## start EXCERPT PROVIDED
# Bearer of the faith



## dark angel (Jun 11, 2008)

Dramatis personae 

the Word Bearers legion
Lorgar- primarch of the word bearers
Erebus- first chaplain of the word bearers
Marik- dark apostle of the word bearers and leader of the Word Bearers on lastre V
Keriusa- first acolyte of Marik
Ishtia- leader of the XII coterie
Zelias- leader of the VI coterie
Theis- daemon host of chaos undivided

the Imperial Fists chapter
Lysander- first captain and leader of the Imperial Fists on lastre V
Captain Argus- captain of the 5th company and Lysanders second in command
Seargent Praxus- leader of a contingent from the 9th company
Seargent Nargius- leader of a contingent from the 8th company
Librarian Anthius- lead psyker of the imperial fists on lastre V
Scout seargent Lethius- leader of a scout contingent 


chapter one: a sacred mission

"From the fires of Betrayal onto the blood of revenge we bring the name of Lorgar, the Bearer of the Word, the favored Son of Chaos, all praise be given to him. From those that would not heed we offer praise to those who do, that they might turn their gaze our way and gift us with the Boon of Pain, to turn the Galaxy red with the blood, and feed the hunger of the Gods." - excerpt from the three hundred and forty first book of Lorgar

A loud chanting noise filled one of the many accursed chapels on the daemon world of Sicarus as the five hundred Word Bearers of the Damned host of Dark apostle Marik chanted the many verses of the 341st book of Lorgar. Leading the hymns was a huge marine in a ancient suit of tactical dreadnaught armour, his bald head was covered in a black script taken from the book of Lorgar itself, his twin lightening claws outstreched and wrapped around two altars each holding a ancient script. This marine was Marik, Leader of the Damned host and veteran of the great crusade and the war on Terra he had only three thousand years ago rose too the rank of Dark apostle, and he he had since purged hundreds of worlds in name of Lorgar and thus was one of the most renowned Word Bearers too ever set foot on Sicarus and utterly devoted too bringing the holy word too underserving worlds in name of not only Lorgar but also chaos undivided. 

First chaplain Erebus and a honour guard of fifty Word Bearers in tactical dreadnaught armour marched through the hall ways of the chapel, his bald head like Marik adorned with tattos of the words of Lorgar himself, he had helped mastermind the horus heresy, stealing the Anatheme, a sword like object from the xeno allied Interex that would be used by the corrupted Eugen Temba too lay the warmaster low thus begining his corruption by the forces of chaos, he had been present when the corpse emperor had boarded the vengful spirit and defeated the accursed primarch and had escaped back too the eye of terror with Lorgar.
## end EXCERPT PROVIDED
## start MATERIAL SUPPLIED
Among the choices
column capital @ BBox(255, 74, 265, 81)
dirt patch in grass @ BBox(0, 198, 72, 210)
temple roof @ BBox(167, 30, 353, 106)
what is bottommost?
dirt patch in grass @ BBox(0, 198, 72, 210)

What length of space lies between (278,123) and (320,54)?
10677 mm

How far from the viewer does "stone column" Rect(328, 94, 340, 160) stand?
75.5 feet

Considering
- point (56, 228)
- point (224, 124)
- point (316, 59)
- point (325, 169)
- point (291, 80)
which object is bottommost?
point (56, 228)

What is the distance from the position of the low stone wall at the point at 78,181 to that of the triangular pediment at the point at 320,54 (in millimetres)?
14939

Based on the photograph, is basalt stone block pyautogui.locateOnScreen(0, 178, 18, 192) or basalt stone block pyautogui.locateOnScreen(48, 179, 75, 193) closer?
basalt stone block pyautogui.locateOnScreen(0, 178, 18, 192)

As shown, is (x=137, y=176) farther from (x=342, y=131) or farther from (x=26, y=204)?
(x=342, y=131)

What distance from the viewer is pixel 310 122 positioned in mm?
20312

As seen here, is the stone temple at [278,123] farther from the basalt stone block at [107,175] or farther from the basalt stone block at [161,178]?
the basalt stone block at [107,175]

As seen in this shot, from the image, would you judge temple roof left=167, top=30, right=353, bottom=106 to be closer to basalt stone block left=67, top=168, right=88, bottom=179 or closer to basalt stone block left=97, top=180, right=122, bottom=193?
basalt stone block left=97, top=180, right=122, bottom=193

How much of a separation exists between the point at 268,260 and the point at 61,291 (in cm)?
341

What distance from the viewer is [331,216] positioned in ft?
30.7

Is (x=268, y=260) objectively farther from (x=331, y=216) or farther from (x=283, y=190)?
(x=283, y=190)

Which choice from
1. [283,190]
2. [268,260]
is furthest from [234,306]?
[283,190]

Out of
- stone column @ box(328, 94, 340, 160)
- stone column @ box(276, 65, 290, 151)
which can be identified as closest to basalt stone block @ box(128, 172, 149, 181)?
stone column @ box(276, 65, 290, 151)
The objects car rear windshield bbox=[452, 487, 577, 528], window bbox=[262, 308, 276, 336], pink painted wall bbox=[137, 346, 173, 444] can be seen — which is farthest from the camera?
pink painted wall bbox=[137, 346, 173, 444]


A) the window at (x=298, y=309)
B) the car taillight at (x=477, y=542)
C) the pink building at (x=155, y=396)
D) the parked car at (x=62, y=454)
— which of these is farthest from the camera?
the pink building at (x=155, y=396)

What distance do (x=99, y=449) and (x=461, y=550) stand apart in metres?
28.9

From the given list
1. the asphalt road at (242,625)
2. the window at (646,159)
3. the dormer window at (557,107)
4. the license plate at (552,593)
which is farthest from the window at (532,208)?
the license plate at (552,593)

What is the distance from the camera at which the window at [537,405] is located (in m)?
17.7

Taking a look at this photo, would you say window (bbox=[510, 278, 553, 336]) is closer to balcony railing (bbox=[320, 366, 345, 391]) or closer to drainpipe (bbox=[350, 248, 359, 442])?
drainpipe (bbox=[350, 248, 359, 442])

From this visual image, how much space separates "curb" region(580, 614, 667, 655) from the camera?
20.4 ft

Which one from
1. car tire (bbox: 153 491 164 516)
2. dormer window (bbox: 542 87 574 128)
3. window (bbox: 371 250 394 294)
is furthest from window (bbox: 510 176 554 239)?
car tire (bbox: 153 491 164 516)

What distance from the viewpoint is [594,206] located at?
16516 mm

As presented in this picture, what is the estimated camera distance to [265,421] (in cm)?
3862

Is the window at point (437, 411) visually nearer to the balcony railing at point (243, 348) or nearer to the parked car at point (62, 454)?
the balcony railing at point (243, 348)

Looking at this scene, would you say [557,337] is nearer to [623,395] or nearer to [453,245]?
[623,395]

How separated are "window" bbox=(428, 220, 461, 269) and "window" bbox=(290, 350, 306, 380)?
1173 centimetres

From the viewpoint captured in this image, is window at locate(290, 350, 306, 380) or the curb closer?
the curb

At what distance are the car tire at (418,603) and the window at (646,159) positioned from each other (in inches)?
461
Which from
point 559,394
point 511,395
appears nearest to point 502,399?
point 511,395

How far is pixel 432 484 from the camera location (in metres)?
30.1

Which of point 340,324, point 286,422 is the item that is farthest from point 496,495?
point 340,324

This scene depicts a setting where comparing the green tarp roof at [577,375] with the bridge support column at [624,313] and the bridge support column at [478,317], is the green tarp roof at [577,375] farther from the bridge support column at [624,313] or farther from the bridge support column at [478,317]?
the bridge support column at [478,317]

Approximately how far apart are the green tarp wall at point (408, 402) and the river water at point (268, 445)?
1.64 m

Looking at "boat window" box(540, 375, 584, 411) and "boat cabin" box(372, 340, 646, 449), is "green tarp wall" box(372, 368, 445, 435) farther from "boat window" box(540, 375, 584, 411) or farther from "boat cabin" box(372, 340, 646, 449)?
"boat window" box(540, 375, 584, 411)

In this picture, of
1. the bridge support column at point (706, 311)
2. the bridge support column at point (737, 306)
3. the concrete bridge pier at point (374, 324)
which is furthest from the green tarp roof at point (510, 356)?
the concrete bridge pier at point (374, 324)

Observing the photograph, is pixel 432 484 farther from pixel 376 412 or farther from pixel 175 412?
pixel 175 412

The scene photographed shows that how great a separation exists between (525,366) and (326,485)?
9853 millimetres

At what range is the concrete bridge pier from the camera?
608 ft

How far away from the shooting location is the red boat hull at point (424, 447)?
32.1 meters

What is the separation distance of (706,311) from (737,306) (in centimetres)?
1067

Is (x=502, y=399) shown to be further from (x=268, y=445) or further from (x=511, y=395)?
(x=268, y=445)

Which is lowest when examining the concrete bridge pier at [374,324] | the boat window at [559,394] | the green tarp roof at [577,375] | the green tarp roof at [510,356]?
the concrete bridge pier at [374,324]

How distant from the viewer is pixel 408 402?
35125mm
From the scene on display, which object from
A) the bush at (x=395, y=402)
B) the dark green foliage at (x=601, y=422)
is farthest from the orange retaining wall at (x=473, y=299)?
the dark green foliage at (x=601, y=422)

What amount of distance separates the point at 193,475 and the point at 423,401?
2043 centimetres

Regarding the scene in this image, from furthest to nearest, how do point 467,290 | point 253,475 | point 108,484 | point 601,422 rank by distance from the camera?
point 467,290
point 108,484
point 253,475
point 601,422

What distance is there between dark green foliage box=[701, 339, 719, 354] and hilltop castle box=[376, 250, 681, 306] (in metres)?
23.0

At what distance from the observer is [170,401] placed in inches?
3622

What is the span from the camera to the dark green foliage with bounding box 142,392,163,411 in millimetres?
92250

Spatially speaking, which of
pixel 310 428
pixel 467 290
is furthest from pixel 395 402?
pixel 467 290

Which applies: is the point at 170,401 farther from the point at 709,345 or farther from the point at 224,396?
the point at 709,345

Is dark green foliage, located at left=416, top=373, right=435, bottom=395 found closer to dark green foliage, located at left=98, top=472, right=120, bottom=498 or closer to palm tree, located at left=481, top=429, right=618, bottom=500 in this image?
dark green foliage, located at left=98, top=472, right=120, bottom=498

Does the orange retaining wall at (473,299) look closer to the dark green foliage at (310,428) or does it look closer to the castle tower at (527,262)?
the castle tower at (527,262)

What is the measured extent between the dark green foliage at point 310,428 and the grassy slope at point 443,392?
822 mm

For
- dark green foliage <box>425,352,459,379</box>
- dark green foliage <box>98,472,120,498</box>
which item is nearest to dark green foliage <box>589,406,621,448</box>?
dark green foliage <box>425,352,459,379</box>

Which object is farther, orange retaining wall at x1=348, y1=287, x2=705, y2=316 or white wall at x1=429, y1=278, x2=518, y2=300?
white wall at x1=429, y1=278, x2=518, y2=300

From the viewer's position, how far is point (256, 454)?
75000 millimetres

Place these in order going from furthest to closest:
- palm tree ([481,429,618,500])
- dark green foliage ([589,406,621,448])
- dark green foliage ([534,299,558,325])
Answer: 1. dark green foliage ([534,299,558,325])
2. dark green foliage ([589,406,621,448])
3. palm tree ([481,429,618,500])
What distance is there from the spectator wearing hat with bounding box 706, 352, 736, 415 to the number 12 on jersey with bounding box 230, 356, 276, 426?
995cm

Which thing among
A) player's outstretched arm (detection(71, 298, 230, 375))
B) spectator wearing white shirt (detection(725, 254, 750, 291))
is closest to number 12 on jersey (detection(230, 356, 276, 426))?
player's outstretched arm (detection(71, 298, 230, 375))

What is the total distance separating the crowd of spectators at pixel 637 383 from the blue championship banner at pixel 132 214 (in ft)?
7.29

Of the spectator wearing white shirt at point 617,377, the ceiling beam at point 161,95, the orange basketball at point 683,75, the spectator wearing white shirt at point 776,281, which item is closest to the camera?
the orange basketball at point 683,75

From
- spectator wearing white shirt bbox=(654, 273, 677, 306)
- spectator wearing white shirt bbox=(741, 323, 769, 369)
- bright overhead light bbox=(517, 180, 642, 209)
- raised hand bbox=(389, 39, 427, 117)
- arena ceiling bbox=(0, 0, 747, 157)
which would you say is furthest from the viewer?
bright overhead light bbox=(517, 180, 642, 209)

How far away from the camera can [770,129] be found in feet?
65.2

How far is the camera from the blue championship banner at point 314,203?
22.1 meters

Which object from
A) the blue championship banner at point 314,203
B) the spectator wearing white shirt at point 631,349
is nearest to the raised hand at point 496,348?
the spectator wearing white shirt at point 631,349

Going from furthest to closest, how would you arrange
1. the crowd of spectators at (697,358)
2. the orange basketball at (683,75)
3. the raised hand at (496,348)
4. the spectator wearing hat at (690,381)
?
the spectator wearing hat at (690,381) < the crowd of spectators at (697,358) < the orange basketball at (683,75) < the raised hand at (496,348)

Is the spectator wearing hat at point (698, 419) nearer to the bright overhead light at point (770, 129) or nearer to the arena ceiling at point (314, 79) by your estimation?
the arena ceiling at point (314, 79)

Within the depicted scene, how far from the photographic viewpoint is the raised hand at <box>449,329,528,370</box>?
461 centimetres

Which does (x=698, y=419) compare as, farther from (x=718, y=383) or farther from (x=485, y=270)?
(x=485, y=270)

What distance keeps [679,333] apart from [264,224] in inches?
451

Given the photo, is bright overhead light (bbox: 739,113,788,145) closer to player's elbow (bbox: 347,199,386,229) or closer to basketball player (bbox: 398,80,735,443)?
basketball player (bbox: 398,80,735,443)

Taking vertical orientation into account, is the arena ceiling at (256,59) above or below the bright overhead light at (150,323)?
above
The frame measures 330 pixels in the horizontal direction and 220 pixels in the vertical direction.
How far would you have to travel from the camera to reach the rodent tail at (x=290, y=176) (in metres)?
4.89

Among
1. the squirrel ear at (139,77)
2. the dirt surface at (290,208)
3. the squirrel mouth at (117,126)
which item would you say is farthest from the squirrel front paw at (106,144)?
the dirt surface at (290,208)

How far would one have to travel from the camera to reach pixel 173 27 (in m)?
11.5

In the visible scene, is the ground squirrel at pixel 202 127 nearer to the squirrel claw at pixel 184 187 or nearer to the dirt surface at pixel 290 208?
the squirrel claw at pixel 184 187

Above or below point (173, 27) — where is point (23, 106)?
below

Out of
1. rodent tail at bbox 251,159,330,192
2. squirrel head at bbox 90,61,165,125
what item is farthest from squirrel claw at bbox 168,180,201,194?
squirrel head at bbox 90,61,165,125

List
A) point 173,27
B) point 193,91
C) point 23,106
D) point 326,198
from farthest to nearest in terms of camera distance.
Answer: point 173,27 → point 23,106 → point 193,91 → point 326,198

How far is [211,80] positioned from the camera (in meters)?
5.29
## end MATERIAL SUPPLIED
WHAT THIS EXERCISE ASKS:
1. Using the Word Bearers story above, decide whether each statement agrees with it, answering yes or no and quoting the words that settle it: (a) Lysander commands the 5th company of the Imperial Fists. (b) Five hundred Word Bearers were chanting in the chapel on Sicarus. (c) Erebus escaped back to the eye of terror alone.
2. Retype everything in the Word Bearers story above from "First chaplain Erebus" down to "terror with Lorgar.", with no changes.

THE RESULTS:
1.
(a) No: "Captain Argus- captain of the 5th company and Lysanders second in command"
(b) Yes: "the five hundred Word Bearers of the Damned host of Dark apostle Marik chanted"
(c) No: "had escaped back too the eye of terror with Lorgar"

2.
First chaplain Erebus and a honour guard of fifty Word Bearers in tactical dreadnaught armour marched through the hall ways of the chapel, his bald head like Marik adorned with tattos of the words of Lorgar himself, he had helped mastermind the horus heresy, stealing the Anatheme, a sword like object from the xeno allied Interex that would be used by the corrupted Eugen Temba too lay the warmaster low thus begining his corruption by the forces of chaos, he had been present when the corpse emperor had boarded the vengful spirit and defeated the accursed primarch and had escaped back too the eye of terror with Lorgar.